Strange magma eruptions could affect world’s climate

Scientists at the Woods Hole Oceanographic Institution (WHOI) have observed the Earth’s crust forming in an entirely unexpected way — and one that could affect the world’s climate.

Molten magma is constantly welling up along undersea ridges at the boundaries of tectonic plates. The process is critical to the planet’s metabolism, including the cycle of underwater life and the balance of carbon in the ocean and atmosphere.

But at the Guaymas basin in the Gulf of California, this is taking place in an unusual way – injecting swaths of magma called sills as far as 50 kilometers away from the plate boundary, on each side of the ridge — nearly ten times farther from such an active ocean ridge than had been observed before.

“There is something different about this ridge,” says geologist S Adam Soule. “Somehow it allows the magma to keep spreading.”

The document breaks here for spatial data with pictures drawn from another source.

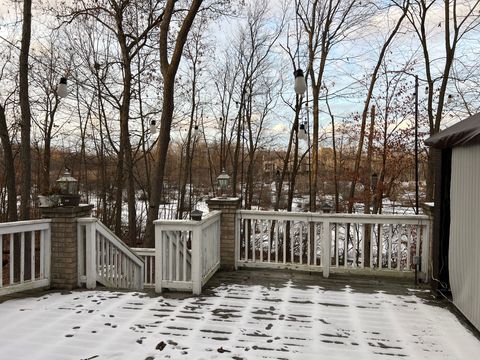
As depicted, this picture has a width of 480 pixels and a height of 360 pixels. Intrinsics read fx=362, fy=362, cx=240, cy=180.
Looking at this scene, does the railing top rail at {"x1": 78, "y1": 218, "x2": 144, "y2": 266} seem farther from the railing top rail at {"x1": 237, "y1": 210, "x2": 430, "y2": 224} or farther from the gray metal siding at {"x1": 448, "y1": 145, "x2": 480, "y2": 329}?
the gray metal siding at {"x1": 448, "y1": 145, "x2": 480, "y2": 329}

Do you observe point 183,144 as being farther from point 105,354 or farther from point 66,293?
point 105,354

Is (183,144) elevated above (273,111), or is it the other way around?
(273,111)

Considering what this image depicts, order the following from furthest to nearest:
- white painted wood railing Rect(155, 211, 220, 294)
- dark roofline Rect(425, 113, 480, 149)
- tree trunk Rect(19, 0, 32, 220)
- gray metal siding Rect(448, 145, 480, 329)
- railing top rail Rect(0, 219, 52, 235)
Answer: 1. tree trunk Rect(19, 0, 32, 220)
2. white painted wood railing Rect(155, 211, 220, 294)
3. railing top rail Rect(0, 219, 52, 235)
4. gray metal siding Rect(448, 145, 480, 329)
5. dark roofline Rect(425, 113, 480, 149)

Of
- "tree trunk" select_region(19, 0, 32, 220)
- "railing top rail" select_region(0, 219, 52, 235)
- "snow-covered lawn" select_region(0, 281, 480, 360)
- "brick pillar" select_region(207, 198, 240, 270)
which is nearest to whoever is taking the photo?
"snow-covered lawn" select_region(0, 281, 480, 360)

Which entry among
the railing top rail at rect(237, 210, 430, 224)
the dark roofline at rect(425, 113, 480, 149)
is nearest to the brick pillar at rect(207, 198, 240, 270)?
the railing top rail at rect(237, 210, 430, 224)

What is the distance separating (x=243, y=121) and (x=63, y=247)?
41.8ft

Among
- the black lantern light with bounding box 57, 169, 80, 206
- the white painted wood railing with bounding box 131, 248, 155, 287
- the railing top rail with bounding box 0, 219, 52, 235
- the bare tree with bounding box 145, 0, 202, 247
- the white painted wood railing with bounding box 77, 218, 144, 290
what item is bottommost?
the white painted wood railing with bounding box 131, 248, 155, 287

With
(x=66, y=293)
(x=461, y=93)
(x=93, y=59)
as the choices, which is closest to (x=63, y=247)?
(x=66, y=293)

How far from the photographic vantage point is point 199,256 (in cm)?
405

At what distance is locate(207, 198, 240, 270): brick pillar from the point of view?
5.18 meters

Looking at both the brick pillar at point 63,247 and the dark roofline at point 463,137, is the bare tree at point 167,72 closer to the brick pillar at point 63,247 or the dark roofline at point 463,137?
the brick pillar at point 63,247

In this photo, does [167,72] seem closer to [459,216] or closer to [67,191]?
[67,191]

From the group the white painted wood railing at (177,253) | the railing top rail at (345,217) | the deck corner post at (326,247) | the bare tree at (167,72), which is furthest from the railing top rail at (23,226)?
the bare tree at (167,72)

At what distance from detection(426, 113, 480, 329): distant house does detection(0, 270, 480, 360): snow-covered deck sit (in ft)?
1.05
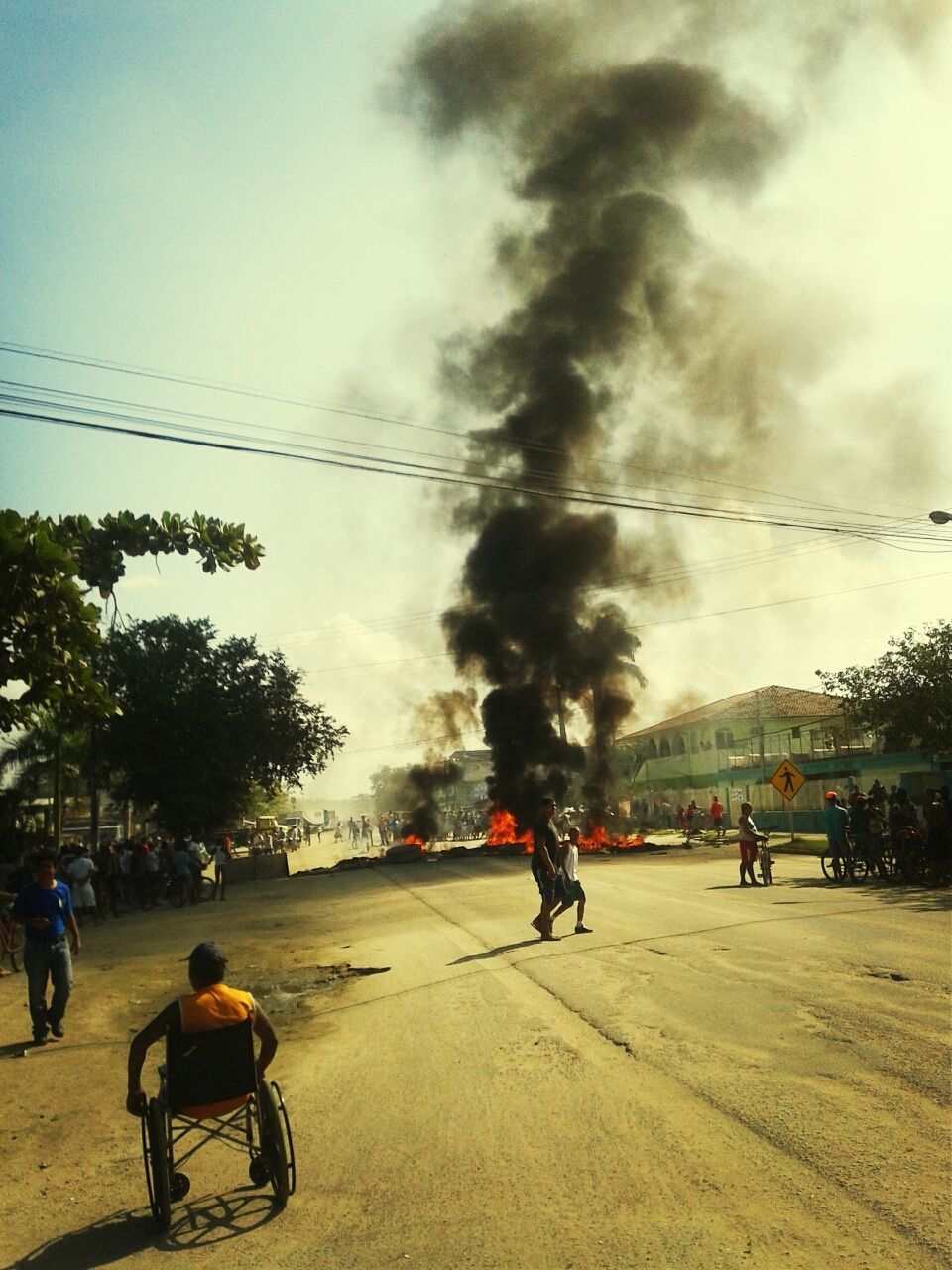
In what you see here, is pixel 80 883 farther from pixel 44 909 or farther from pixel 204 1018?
pixel 204 1018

Unlike conventional ocean crust production, where magma bubbles up through volcano-like openings in a narrow – five-kilometer-or-so – zone at the plate boundary, these magmatic sills never quite make it to the ocean floor, stopping instead in the thick layers of organic-rich sediment that fill the basin.

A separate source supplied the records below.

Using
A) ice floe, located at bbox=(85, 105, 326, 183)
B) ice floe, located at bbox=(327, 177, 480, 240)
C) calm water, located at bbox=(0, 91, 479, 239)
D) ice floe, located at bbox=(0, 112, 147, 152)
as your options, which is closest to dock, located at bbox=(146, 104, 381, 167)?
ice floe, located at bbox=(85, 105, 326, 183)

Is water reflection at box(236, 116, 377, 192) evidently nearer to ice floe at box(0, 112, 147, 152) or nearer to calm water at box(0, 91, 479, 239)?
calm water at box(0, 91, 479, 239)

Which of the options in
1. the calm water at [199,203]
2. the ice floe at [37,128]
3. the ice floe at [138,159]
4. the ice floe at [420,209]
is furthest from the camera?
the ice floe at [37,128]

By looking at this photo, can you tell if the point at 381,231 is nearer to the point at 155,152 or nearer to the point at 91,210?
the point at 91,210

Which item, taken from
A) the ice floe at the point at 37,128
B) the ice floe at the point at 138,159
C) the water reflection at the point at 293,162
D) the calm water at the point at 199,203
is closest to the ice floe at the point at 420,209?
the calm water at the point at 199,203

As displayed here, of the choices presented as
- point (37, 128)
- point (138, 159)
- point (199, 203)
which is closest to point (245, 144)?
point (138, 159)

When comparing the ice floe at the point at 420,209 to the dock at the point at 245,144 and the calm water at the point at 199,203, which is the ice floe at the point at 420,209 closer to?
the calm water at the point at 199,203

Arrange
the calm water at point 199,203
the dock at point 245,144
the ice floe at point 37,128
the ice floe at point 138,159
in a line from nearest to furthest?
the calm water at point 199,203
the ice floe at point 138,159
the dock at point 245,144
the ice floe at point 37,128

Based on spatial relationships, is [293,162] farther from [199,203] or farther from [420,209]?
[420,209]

The process releases significant amounts of carbon from sediments. By raising the temperature of the surrounding sediments, the sills produce up to ten times more CO2 and methane gas than a similar volume of volcanic rocks spewed through a vent onto the seafloor.

The researchers aren’t sure just how much of these greenhouse gases remain in the sediment and the water, how much they affect the biological communities, and how much CO2 and methane escapes into the atmosphere.

Soule suspects the Gulf of California is far from the only place on the planet where this phenomenon is occurring. He says there are “lots of places”, including the Red Sea, with similar characteristics.

“Sills derived from intrusive volcanism in sedimentary basins have been linked to huge natural methane fluxes in the past,” writes David Goldberg of the Lamont Doherty Earth Observatory writes in Nature Geoscience.

“Further research concerning the biological uptake from seafloor vents is also needed. But what we know now is that sills such as those observed below the Gulf of California, which naturally vent fluids to the ocean, seem to be carbon sources as they cool.”